The RLI server uses a relational database back end when it receives full, uncompressed updates from LRCs. This relational
database contains three simple tables: one for logical names, one for LRCs, and a mapping table that stores {LN, LRC} associations. Soft-state updates with Bloom filter compression, when used, are
stored in memory.
B. Soft-State Updates
LRCs send periodic summaries of their state to RLI servers. In our implementation, soft-state updates may be of four types: uncompressed updates, incremental updates, and updates using
Bloom filter compression or name space partitioning. Soft-state information eventually expires and must be either refreshed or deleted. An expire thread runs periodically and examines timestamps in the RLI mapping table, discarding entries older than
the allowed timeout interval. With periodic updates, there is a delay between when LRC mappings change and when those changes are propagated to RLIs. Thus, an RLI query may return
stale information, and a client may not find a mapping for a desired logical name when it queries an LRC. Applications must be sufficiently robust to recover from this situation and query for
another replica.
Uncompressed updates. An uncompressed soft-state update contains a list of all logical names for which mappings are stored
in an LRC. The RLI creates associations between these logical names and the LRC. To discover one or more target replicas for a logical name, a client queries an RLI, which returns pointers to
zero or more LRCs that contain mappings for that name. The client then queries LRCs to obtain target name mappings. Incremental updates. To reduce the frequency of full softstate updates and the
staleness of RLI information, our implementation supports a combination of infrequent full updates and more frequent incremental updates that reflect recent changes to an LRC.

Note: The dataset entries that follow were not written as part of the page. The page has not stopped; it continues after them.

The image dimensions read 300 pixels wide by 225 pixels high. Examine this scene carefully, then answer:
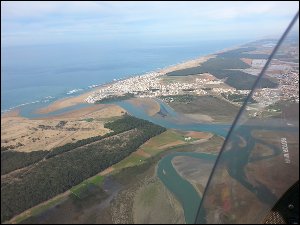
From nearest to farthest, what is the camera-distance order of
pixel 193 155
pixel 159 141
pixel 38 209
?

Incremental updates are sent after a short, configurable interval has elapsed or after a specified number of LRC updates have occurred. Periodic full updates are required to refresh RLI information that
eventually expires.
Compressed updates. Our implementation includes a Bloom filter
compression scheme. An LRC constructs a Bloom filter (a bit array) that summarizes LRC state by computing multiple hash
functions on each logical name registered in the LRC and setting the corresponding bits in the Bloom filter. The resulting bitmap is
sent to an RLI, which stores one Bloom filter in its memory per LRC. (The RLI may also store Bloom filters on disk for fast recovery after reboots.) When an RLI receives a query for a logical
name, it computes the same hash functions against the logical name and checks whether the corresponding bits in each LRC Bloom filter are set. If any of the bits is not set, then the logical
name was not registered in the corresponding LRC. If all the bits are set, then that logical name has likely been registered in the corresponding LRC. There is a small possibility, however, of a
false positive, i.e., a false indication that the LRC contains the mapping. The probability of false positives is controlled by the size of the Bloom filter and the number of hash functions used. Our
implementation sets the size of the Bloom filter based on the number of mappings in an LRC (e.g., 10 million bits for one million entries) and uses three hash functions by default. These parameters give a false positive rate of approximately 1 percent.
Partitioning. Finally, our implementation supports partitioning of updates based on the logical name space. When partitioning is enabled, logical names are matched against regular expressions,
and updates relating to different subsets of the logical namespace are sent to different RLIs. The goal of partitioning is to reduce the size of soft-state updates between LRCs and RLIs. We have
observed that, in practice, partitioning is rarely used, because users consider that Bloom filter compression offers sufficient performance and efficiency.
C.
RLS Bulk Operations
For user
convenience and improved performance,
the RLS
implementation includes bulk operations that bundle together a large number of add, query, and delete operations on mappings and on attributes. Bulk operations are particularly convenient for scientific applications that perform many RLS query or update operations at the same time, for example, when publishing or processing large data sets. Bulk operations are essential for high performance in RLS, since many operations can be submitted to the catalog while incurring the overhead of a single client request. Thus, bulk operations avoid the overhead of issuing each request separately.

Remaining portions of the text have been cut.